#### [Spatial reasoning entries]
[start]

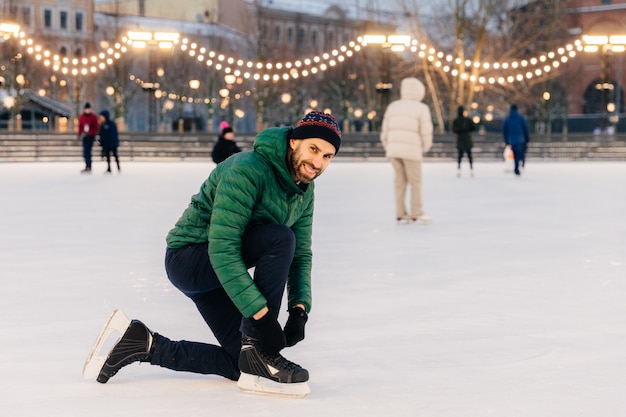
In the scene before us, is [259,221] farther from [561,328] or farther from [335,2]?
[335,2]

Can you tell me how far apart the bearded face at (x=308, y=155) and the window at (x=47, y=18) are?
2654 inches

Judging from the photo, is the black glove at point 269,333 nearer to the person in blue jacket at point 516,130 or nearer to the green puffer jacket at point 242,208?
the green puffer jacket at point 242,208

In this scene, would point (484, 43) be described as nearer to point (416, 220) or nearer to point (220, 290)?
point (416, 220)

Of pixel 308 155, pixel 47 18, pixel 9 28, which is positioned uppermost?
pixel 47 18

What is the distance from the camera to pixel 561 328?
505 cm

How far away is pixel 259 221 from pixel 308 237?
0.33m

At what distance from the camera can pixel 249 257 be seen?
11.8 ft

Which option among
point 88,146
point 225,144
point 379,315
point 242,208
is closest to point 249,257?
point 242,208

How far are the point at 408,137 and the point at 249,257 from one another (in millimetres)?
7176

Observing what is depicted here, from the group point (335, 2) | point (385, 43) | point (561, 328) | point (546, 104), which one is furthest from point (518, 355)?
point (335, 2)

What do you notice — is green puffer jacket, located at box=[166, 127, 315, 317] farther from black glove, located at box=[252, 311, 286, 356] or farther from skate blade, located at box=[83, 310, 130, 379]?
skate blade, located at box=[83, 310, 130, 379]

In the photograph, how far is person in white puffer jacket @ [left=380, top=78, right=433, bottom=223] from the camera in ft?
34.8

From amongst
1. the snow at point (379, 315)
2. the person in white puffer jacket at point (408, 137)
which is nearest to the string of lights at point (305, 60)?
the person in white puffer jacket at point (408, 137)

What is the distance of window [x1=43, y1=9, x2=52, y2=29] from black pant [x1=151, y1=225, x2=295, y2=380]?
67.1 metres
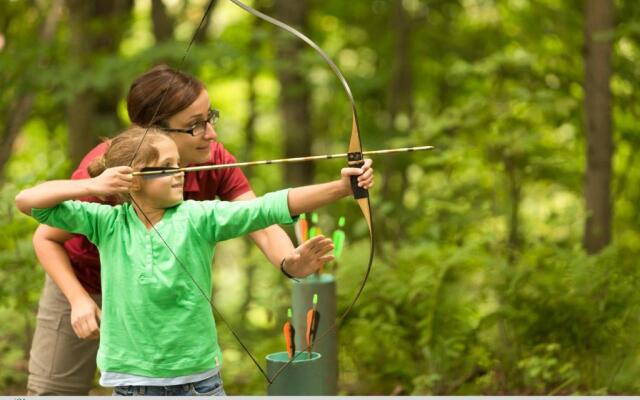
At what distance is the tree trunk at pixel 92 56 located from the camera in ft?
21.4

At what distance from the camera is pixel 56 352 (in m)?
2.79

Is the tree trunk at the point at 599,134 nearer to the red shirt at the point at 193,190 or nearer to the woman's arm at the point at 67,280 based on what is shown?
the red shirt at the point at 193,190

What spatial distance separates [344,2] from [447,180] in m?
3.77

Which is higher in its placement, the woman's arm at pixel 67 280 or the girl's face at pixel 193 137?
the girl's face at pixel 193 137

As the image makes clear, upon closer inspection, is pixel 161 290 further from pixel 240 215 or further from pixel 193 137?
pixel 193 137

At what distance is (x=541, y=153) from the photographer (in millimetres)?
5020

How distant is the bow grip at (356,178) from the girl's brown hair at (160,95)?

[end]
[start]

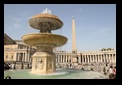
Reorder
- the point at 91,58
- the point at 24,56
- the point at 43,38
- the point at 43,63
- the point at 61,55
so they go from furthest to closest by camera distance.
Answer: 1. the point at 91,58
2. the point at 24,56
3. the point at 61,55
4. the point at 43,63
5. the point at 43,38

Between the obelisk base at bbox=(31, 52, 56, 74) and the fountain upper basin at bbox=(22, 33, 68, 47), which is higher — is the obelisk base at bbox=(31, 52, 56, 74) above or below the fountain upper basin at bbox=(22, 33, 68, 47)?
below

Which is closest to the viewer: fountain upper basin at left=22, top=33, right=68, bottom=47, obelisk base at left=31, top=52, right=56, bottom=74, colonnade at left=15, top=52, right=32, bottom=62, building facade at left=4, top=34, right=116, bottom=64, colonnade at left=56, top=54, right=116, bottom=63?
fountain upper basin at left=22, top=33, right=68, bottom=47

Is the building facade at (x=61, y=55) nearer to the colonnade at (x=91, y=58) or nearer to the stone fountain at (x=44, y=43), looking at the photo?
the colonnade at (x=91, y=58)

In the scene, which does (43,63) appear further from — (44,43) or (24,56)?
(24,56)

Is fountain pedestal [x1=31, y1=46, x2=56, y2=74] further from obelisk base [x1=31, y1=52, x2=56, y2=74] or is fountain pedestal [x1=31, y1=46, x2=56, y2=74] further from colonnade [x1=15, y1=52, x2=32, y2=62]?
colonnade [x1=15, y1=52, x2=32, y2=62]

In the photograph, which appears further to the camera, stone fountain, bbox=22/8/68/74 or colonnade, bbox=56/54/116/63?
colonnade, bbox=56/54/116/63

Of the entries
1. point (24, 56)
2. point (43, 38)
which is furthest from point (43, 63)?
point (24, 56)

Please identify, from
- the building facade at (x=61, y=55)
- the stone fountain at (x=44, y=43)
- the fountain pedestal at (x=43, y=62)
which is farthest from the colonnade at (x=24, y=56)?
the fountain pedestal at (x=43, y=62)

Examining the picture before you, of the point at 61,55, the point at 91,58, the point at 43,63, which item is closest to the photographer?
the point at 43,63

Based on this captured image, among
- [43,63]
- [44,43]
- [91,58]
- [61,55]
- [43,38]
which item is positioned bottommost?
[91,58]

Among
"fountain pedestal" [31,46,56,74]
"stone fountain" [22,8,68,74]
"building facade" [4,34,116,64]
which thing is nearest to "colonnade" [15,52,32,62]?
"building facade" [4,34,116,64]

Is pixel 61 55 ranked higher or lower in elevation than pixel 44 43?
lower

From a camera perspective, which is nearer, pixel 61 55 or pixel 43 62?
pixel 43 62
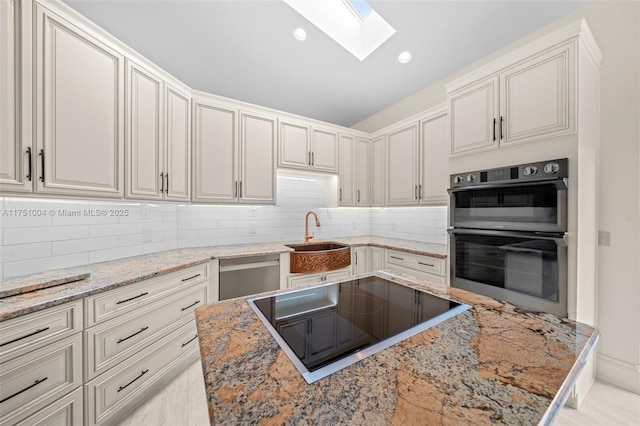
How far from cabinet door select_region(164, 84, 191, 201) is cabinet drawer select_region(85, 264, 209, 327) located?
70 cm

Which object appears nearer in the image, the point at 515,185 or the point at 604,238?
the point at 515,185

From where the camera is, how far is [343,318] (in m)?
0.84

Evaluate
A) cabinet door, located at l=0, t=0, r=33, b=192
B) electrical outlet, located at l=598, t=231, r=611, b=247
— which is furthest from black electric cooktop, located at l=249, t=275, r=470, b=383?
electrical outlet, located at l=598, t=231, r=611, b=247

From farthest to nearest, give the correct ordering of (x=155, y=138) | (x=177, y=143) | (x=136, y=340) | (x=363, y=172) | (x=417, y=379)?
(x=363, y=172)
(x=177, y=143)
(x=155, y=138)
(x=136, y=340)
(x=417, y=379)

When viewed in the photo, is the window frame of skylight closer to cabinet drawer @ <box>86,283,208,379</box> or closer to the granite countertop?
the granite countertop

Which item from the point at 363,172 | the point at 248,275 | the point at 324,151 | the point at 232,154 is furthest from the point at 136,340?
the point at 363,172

[end]
[start]

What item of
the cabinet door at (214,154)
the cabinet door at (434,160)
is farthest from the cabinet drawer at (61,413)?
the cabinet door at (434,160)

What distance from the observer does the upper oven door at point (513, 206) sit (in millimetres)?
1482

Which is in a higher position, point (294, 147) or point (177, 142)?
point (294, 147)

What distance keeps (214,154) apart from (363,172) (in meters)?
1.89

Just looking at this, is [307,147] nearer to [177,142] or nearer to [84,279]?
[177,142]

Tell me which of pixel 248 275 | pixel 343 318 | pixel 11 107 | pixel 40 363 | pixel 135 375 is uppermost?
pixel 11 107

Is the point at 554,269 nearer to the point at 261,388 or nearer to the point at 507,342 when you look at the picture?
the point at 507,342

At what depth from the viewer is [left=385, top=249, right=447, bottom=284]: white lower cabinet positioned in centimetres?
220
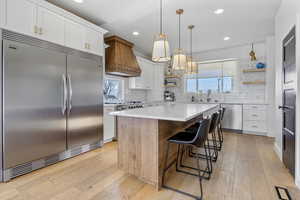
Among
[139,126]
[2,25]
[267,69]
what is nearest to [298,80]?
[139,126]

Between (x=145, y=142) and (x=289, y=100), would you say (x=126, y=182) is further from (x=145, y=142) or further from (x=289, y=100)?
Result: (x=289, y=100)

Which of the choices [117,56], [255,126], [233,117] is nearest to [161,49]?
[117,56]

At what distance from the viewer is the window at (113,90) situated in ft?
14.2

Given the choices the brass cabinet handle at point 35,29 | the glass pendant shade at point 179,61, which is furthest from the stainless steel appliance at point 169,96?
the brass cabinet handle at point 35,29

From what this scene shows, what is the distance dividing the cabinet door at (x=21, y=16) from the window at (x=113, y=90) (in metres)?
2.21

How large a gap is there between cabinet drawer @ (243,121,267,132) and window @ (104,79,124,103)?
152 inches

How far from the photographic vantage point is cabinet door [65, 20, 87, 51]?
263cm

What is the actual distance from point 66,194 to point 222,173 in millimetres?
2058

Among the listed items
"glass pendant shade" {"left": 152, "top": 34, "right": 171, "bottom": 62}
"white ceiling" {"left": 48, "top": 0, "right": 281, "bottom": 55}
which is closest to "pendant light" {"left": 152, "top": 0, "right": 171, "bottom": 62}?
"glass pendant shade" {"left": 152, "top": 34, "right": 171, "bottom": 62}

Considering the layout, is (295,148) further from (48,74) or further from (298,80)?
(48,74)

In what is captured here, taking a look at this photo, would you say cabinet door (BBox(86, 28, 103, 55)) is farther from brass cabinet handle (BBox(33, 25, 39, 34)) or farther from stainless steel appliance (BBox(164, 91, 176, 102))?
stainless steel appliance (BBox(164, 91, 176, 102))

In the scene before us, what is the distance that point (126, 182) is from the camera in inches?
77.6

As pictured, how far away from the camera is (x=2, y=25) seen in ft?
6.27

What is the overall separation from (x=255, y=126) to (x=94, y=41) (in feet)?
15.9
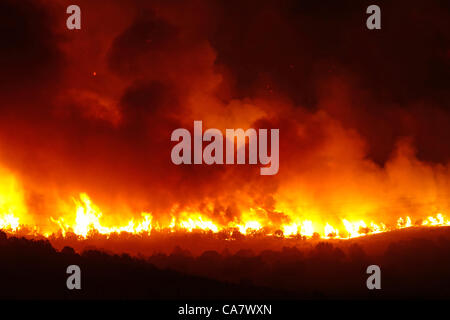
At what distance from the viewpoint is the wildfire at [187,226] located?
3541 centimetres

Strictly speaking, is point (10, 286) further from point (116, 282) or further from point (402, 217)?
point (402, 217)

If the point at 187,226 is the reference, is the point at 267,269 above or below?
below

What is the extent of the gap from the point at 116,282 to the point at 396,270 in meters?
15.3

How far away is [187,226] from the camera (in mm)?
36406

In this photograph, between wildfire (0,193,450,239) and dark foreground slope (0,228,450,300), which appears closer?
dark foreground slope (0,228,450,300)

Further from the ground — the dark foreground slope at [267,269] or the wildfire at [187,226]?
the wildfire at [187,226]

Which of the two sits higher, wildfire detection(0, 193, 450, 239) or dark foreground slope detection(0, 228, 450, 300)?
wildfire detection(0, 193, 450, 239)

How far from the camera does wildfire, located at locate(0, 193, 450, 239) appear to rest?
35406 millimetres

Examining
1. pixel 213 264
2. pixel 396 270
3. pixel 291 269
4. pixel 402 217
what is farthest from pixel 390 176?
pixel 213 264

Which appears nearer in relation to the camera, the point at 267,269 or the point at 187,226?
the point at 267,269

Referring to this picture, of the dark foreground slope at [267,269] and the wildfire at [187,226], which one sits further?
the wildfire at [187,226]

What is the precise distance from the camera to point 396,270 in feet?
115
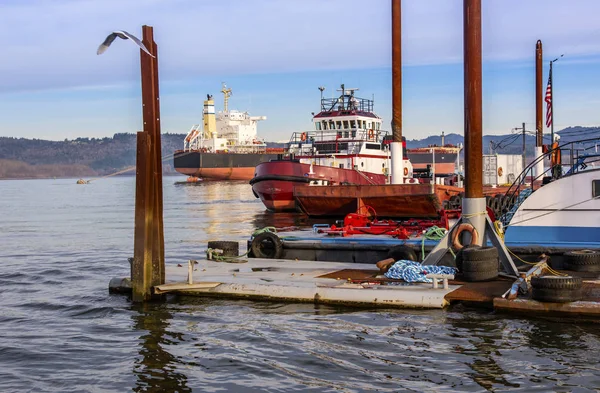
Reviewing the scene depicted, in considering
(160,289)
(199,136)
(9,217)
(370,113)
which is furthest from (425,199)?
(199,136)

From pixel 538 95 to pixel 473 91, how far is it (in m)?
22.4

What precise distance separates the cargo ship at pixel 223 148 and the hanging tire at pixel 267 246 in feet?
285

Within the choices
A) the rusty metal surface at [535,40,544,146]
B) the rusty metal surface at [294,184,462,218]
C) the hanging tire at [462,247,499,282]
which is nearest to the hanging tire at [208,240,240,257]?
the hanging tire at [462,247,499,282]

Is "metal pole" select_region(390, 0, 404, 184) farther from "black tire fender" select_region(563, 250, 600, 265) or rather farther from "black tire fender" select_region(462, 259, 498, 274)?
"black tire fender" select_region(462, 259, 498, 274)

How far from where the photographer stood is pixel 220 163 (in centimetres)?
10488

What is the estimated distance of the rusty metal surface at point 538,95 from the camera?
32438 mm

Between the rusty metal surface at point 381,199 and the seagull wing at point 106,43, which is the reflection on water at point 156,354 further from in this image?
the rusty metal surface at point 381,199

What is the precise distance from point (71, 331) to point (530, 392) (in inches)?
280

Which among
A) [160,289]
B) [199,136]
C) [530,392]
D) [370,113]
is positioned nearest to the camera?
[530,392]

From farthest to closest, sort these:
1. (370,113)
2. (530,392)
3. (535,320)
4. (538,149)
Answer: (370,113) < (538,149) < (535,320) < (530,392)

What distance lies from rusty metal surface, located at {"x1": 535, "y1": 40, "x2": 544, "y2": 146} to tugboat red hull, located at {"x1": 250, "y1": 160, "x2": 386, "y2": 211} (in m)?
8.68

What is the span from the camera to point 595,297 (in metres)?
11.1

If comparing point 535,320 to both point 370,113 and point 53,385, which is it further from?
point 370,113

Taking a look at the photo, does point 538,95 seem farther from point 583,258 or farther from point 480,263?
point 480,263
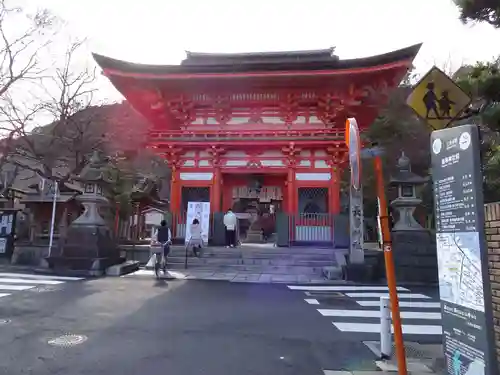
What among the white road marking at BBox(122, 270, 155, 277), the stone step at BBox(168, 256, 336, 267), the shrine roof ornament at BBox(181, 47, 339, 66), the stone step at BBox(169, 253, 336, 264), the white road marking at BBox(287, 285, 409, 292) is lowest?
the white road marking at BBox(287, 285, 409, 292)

[end]

State how many lines of the entries above contain the word "tire", giving only the number.

#### [Output]
6